That’s the kind of stuff they should be teaching us in school. It’s okay to learn algebra and biology and grammar and all that stuff, but you could always learn that stuff from a book all by yourself. They should teach us the stuff we really need to learn--like how to make somebody really love you and how to turn of that little voice in your head that tells you what a loser you are and how to teacher your dog to pee where it’s supposed to, and how to get over being sad when your little cousin dies, and how to talk to your father without both of you getting so mad. But they probably couldn’t each us stuff like that in school even if they wanted to, because if they teach something in school they have to give you a test to make sure how much you learned.

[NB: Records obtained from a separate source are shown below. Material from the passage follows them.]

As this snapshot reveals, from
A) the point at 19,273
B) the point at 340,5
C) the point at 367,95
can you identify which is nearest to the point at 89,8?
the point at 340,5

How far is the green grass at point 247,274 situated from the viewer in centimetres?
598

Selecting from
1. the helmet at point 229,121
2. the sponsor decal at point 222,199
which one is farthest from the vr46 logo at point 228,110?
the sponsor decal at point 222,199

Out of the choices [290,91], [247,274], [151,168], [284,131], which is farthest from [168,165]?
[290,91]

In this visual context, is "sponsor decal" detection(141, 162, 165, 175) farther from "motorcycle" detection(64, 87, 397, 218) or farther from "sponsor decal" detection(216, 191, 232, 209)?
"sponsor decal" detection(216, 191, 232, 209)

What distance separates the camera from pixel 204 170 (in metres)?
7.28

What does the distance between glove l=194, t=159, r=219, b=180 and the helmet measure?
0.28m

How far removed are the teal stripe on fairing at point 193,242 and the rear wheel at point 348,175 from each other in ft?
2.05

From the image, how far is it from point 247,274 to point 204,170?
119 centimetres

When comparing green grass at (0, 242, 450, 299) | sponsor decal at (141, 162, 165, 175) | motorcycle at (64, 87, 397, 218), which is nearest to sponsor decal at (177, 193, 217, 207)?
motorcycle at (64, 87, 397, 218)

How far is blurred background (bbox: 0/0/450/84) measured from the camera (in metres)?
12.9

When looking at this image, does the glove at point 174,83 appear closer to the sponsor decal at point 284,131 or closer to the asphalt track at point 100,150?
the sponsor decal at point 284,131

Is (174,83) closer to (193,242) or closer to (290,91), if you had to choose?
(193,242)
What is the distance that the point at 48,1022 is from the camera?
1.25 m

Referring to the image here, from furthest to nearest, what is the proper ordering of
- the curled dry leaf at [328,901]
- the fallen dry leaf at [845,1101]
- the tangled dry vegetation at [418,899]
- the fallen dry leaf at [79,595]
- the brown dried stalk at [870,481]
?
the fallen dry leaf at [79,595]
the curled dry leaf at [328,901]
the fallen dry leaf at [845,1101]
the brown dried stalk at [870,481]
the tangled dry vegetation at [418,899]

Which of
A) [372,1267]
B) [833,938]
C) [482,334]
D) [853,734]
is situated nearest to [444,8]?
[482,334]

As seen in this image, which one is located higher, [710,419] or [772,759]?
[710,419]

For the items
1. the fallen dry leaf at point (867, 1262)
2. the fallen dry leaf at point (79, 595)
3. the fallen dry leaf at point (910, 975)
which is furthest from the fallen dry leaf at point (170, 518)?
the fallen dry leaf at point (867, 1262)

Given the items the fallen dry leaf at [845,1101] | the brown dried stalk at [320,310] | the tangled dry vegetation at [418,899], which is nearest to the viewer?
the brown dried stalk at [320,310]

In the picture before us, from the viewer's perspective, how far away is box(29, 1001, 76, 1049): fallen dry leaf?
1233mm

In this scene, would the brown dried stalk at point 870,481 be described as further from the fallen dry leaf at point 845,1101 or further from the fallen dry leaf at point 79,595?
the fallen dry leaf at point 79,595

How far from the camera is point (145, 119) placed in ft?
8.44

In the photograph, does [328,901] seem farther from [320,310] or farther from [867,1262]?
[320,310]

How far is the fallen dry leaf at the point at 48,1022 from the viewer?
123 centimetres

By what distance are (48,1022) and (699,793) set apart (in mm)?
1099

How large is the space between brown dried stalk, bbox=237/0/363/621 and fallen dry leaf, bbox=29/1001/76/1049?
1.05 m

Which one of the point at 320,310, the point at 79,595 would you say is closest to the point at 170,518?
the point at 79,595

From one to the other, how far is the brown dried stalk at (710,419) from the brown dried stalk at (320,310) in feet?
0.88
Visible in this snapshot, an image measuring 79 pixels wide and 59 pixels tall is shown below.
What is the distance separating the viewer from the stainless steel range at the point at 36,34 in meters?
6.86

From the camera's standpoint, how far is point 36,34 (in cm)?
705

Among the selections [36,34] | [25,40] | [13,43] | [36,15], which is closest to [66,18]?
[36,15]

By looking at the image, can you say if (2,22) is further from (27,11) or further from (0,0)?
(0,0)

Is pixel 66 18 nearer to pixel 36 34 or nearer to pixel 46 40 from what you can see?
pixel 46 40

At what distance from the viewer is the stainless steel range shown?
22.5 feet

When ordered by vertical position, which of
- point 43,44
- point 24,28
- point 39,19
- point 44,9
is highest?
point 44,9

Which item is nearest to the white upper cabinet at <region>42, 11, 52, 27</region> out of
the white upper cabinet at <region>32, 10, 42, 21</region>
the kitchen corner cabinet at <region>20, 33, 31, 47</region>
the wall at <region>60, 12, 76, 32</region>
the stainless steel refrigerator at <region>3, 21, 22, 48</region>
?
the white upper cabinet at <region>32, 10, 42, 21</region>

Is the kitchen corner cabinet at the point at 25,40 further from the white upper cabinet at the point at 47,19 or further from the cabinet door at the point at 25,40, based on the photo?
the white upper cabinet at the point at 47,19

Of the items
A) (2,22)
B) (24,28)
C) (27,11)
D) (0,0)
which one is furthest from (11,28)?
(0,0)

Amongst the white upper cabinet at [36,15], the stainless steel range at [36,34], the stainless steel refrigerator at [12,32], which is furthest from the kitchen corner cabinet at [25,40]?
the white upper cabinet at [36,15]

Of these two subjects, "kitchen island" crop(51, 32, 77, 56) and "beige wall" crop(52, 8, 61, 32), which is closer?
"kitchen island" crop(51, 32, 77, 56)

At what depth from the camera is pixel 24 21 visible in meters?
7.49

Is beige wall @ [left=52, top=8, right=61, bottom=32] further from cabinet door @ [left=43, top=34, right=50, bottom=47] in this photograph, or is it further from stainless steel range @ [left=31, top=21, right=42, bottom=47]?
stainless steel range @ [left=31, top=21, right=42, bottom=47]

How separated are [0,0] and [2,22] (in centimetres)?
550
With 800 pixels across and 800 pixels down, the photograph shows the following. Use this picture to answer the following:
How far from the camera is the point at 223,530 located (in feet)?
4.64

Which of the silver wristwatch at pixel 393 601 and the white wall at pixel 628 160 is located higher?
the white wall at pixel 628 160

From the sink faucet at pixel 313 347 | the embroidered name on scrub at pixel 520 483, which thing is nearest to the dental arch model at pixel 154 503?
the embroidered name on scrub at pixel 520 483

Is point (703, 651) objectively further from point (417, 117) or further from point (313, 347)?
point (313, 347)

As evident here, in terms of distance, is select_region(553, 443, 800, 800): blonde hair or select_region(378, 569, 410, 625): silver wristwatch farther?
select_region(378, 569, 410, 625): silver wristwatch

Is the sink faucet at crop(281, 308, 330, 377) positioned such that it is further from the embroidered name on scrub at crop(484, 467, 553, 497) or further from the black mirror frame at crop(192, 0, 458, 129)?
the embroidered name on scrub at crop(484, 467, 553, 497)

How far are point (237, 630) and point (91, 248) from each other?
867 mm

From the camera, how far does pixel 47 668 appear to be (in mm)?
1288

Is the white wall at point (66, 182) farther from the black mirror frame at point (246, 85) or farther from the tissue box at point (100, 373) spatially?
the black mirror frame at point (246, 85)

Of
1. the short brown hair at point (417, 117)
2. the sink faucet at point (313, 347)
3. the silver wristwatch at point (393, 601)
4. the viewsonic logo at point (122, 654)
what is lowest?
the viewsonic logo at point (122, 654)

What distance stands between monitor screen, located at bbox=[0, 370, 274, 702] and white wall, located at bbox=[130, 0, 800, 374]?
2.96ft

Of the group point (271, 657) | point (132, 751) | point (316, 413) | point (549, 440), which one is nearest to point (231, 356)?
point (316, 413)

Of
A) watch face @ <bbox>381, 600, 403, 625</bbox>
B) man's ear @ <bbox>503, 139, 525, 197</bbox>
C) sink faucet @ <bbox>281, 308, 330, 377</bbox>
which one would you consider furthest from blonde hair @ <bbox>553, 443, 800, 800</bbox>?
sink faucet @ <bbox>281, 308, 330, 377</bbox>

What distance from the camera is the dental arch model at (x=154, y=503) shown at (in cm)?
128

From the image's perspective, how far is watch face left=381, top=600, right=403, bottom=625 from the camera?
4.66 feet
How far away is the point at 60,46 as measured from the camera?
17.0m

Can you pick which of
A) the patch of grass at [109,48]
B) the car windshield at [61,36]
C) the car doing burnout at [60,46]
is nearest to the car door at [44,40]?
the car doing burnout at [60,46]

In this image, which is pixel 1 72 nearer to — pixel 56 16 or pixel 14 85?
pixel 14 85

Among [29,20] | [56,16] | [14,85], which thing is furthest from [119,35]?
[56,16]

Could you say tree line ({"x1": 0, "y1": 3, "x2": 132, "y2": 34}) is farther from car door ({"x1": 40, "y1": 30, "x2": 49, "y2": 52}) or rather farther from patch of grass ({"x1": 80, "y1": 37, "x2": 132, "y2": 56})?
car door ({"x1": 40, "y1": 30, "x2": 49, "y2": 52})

They need to stop giving so many tests in school because they’re making everybody hate school, even the kids who used to like it. If they have to give so many tests, at least the could give the kind where you have to make up your own answer and not just guess which one is right. Primo says a monkey could pass a multiple choice test fifty percent of the time and he’s probably right because one time T. J. Ritchie got everybody in our math class to put down all C’s or else all B’s for the test and then take a little nap for the rest of the test period. T. J. got busted for being the mastermind of the whole thing but they didn’t expel him because the kids who put all C’s passed the test, including me. In fact, that was one of the best math grades ever which was probably pretty embarrassing for the math teacher who made up that test.
“They got the whole thing backasswards,” T. J. said when we were sitting outside the principal’s office waiting for his mother. “They keep giving all these test because half the kids in New Mexico flunk out of school because they can’t read or do fractions,” T. J. said. “But they keep teaching the same stupid shit. That’s why they keep getting the same stupid test scores.” He grabbed my notebook and drew a picture of a dog. He drew a giant pile of steamy crap behind the dog’s tail and a big bowl in front its head that was filled with schoolbooks. T. J. draws real good, almost as good as Primo who could probably have been a professional artist but he flunked out of art class because the teacher said he had to draw pictures of a chair and a vase and a bowl of oranges instead of lowriders and couples dancing the tango and sexy girls with tattoos on their nalgas.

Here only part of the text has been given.